14. Hukuk Dairesi 2018/2082 E. , 2018/7410 K.
"İçtihat Metni" 14. Hukuk Dairesi
MAHKEMESİ :Asliye Hukuk Mahkemesi
Davacı vekili tarafından, davalı aleyhine 28.03.2014 gününde verilen dilekçe ile satış vaadi sözleşmesine dayalı tapu iptali ve tescil talebi üzerine Dairemizin 29.05.2017 tarih 2015/18546 Esas, 2017/4334 Karar sayılı bozma ilamına uyularak yapılan duruşma sonunda; davanın kabulüne dair verilen 21.11.2017 günlü hükmün Yargıtayca incelenmesi davalı vekili tarafından istenilmekle süresinde olduğu anlaşılan temyiz dilekçesinin kabulüne karar verildikten sonra dosya ve içerisindeki bütün kağıtlar incelenerek gereği düşünüldü:
K A R A R
Dava, satış vaadi sözleşmesine dayalı tapu iptali ve tescil istemine ilişkindir.
Davacı, ... 2. Noterliğinin 07.05.2001 tarih, 2302 yevmiye numaralı gayrimenkul satış vaadi sözleşmesi gereğince davalının, 877 parseldeki miras bırakan annesi ... adına kayıtlı 1/3 paydan kendisine miras yoluyla intikal edecek payının tamamını satmayı vaad ve taahhüt ettiğini ileri sürerek; dava konusu 877 parseldeki davalıya ait payın iptali ile adına tescilini istemiştir.
Davalı, davanın reddini savunmuştur.
Mahkemece, "davanın kabulü ile; 877 parsel sayılı 10155,00 metrekare tarla niteliğindeki taşınmazdaki 483,57 metrekare"lik davalı hissesinin iptali ile davacı adına tesciline" dair verilen hükmün, davalı vekilince temyizi üzerine; Dairemizin, 29.05.2017 tarih, 2015/18546 Esas, 2017/4336 Karar sayılı ilamıyla “....dava konusu taşınmazda davalının, miras bırakanı ..."nin 1/3 payından kendisine miras yoluyla intikal eden paylarını temlik ettiği gözetilerek, davalının miras bırakanı Ayşe"den intikal eden miras payı oranında tapu iptali ve davacı adına tesciline hükmedilmesi gerekirken yazılı olduğu üzere metrekare olarak infaza elverişsiz biçimde hüküm kurulması doğru görülmemiştir...” gerekçesi ile bozulmasına karar verilmiştir.
Mahkemece bozma ilamına uyularak yeniden yapılan yargılama sonunda; davanın kabulü ile; 877 parsel sayılı taşınmazdaki davalıya ait 1/3 payın tapu kaydının iptali ile davacı adına tesciline karar verilmiştir.
Hükmü davalı vekili temyiz etmiştir.
Mahkemece bozmaya uyulmuş olmakla bozma gereklerinin aynen yerine getirilmesi zorunlu olup, bu durum usuli kazanılmış hakkın bir gereğidir.
Mahkemece, Yargıtay bozma ilamına uyulduğu halde bozma ilamının gereği yerine getirilmemiştir.

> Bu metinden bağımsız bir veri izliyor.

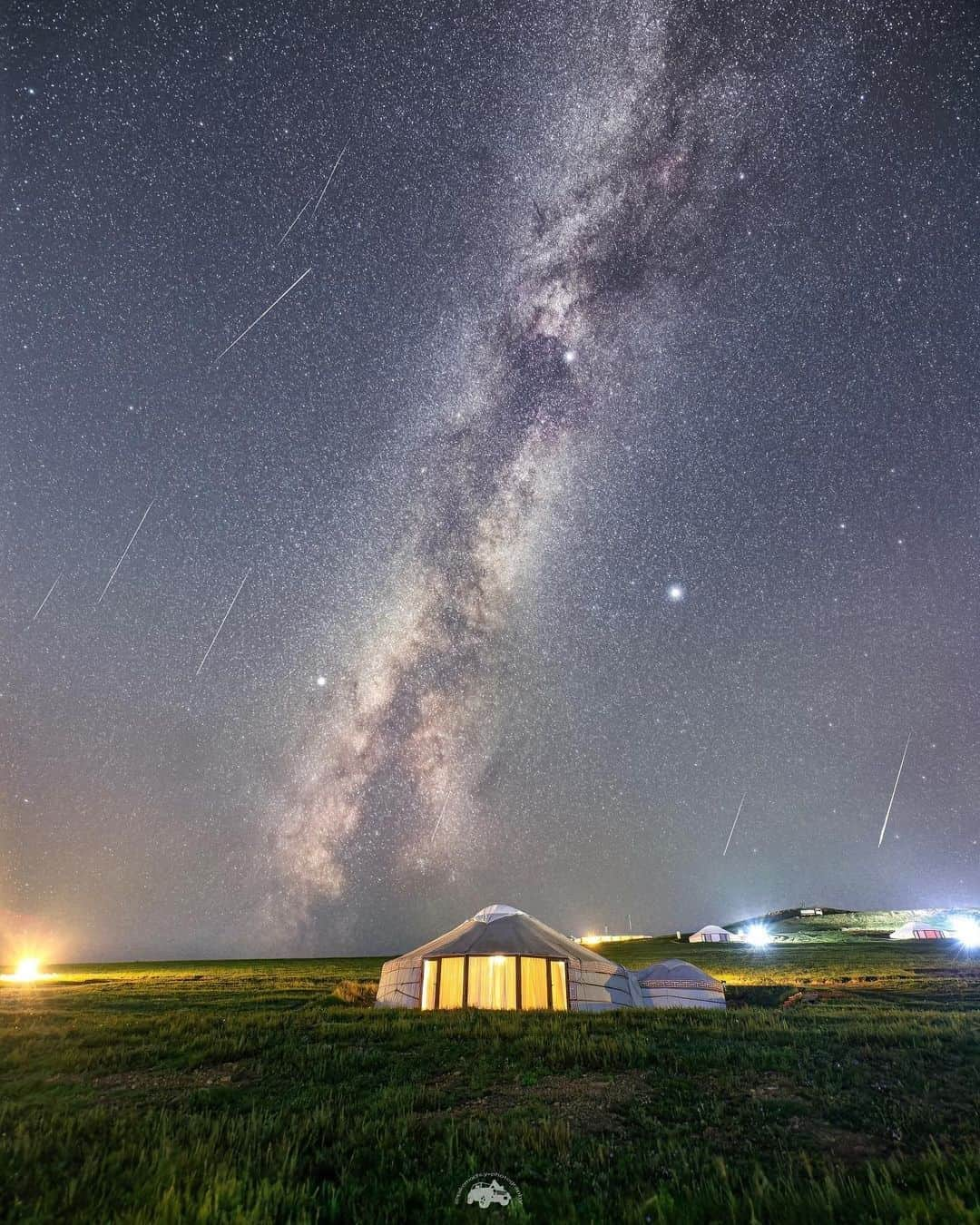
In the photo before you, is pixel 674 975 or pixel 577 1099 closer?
pixel 577 1099

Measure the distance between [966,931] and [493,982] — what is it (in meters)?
82.8

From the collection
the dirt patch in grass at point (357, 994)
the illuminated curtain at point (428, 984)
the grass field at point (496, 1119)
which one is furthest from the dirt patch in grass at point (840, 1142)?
the dirt patch in grass at point (357, 994)

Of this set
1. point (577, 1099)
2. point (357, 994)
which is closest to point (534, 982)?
point (357, 994)

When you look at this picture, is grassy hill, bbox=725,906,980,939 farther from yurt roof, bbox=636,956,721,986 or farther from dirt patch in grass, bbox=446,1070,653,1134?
dirt patch in grass, bbox=446,1070,653,1134

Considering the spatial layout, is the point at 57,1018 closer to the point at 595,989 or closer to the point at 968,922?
the point at 595,989

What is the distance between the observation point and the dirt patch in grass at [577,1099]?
284 inches

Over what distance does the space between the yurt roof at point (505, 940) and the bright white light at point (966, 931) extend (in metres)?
56.1

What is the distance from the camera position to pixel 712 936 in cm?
9344

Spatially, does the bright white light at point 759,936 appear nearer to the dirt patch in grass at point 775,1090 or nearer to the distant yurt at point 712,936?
the distant yurt at point 712,936

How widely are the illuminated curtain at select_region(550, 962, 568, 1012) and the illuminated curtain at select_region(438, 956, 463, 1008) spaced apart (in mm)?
3401

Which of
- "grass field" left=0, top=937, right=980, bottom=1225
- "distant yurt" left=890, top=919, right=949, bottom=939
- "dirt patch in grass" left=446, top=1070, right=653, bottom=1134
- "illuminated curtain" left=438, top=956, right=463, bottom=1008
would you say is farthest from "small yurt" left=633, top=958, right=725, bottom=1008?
"distant yurt" left=890, top=919, right=949, bottom=939

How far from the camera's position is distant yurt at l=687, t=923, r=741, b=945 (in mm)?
90606

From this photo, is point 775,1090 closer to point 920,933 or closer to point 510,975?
point 510,975

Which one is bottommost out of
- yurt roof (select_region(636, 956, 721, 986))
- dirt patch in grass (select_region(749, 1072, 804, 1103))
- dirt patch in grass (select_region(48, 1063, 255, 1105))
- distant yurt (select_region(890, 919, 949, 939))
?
dirt patch in grass (select_region(48, 1063, 255, 1105))
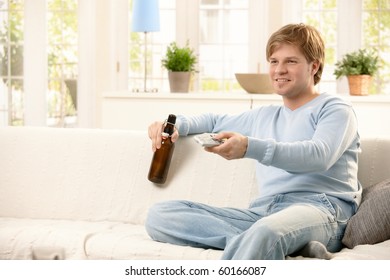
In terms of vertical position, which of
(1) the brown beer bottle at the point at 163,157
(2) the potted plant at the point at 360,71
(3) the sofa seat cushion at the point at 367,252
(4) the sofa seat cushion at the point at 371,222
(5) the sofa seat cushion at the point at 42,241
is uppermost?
(2) the potted plant at the point at 360,71

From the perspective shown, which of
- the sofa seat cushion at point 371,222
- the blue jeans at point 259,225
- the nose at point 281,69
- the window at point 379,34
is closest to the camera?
the blue jeans at point 259,225

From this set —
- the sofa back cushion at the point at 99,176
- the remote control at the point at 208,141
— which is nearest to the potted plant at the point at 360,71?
the sofa back cushion at the point at 99,176

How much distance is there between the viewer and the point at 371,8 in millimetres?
5641

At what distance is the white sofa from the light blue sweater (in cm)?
27

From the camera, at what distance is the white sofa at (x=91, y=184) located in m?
2.65

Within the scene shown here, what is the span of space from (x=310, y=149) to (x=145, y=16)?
10.1 ft

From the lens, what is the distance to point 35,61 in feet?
20.0

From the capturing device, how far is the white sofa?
8.69 ft

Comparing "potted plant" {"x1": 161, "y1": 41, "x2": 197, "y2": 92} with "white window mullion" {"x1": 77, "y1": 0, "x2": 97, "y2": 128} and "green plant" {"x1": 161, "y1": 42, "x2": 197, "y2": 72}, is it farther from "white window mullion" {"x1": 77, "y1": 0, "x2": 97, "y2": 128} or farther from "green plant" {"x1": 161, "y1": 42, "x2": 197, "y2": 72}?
"white window mullion" {"x1": 77, "y1": 0, "x2": 97, "y2": 128}

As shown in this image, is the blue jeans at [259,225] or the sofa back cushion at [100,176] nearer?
the blue jeans at [259,225]

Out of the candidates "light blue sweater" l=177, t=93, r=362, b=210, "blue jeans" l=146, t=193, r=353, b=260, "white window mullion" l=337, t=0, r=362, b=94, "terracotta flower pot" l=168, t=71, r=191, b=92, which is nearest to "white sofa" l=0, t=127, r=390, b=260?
"blue jeans" l=146, t=193, r=353, b=260

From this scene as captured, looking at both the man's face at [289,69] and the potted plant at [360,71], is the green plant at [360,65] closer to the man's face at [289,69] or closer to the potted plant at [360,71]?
the potted plant at [360,71]

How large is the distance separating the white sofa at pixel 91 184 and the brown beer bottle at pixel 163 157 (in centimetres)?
5

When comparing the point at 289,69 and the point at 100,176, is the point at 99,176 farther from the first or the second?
the point at 289,69
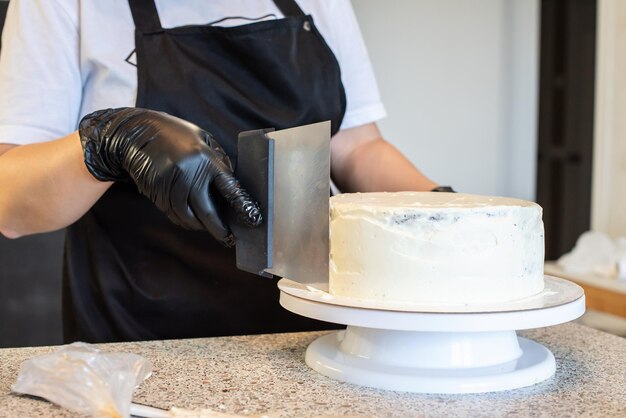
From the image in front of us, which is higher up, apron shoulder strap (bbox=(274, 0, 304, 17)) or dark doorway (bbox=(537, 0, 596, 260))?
apron shoulder strap (bbox=(274, 0, 304, 17))

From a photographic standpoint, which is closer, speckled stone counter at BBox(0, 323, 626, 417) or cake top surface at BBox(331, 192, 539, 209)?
speckled stone counter at BBox(0, 323, 626, 417)

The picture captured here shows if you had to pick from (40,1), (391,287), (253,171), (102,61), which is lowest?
(391,287)

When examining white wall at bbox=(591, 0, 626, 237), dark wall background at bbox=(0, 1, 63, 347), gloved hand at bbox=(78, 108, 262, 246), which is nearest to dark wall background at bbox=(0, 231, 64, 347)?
dark wall background at bbox=(0, 1, 63, 347)

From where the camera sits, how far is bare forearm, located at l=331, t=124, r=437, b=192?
149 centimetres

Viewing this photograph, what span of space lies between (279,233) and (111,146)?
0.26 metres

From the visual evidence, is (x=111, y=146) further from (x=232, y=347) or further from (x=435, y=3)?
(x=435, y=3)

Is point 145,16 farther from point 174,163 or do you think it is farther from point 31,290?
point 31,290

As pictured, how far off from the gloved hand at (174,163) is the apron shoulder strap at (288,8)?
517mm

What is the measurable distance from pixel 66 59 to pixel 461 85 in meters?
2.41

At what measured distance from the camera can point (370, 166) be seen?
1.52 m

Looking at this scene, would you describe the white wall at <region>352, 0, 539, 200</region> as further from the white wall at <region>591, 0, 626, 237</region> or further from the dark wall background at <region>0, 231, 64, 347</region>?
the dark wall background at <region>0, 231, 64, 347</region>

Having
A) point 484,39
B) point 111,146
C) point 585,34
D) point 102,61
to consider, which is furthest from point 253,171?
point 585,34

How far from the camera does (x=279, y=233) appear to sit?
0.93 m

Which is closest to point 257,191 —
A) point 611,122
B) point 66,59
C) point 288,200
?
point 288,200
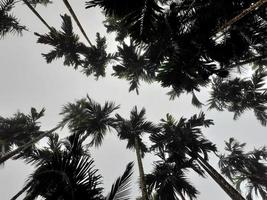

Mahkemece, dava konusu taşınmazın, geldi ve gitti kayıtları denetlenebilir şekilde kütük sayfasının dosya arasına alındıktan sonra, dava konusu taşınmazdaki, taraflar ve diğer ortakların elbirliği ile malik oldukları 1/3 payın miras bırakan ..."dan intikal ettiğinin anlaşılması halinde, önceki bozma ilamında da vurgulandığı üzere, davalının, miras bırakan annesi ..."ya ait 1/3 paydan kendisine, miras yoluyla intikal eden payının tamamını davacıya satmayı vaadettiği hususu gözetilerek, davalıya ait payın belirlendikten sonra bu payın tapu kaydının iptali ile satış vaadi sözleşmesi gereği davacı adına tesciline karar verilmesi gerekirken, bozma ilamına aykırı olarak yazılı olduğu üzere, elbirliği mülkiyetine konu 1/3 payın tamamı hakkında hüküm kurulması doğru görülmemiş, bu sebeple kararın bozulması gerekmiştir.
SONUÇ:Yukarıda açıklanan nedenlerle davalı vekilinin temyiz itirazlarının kabulü ile hükmün BOZULMASINA, peşin yatırılan harcın istek halinde iadesine, kararın tebliğinden itibaren 15 gün içinde karar düzeltme yolu açık olmak üzere, 06.11.2018 tarihinde oybirliği ile karar verildi.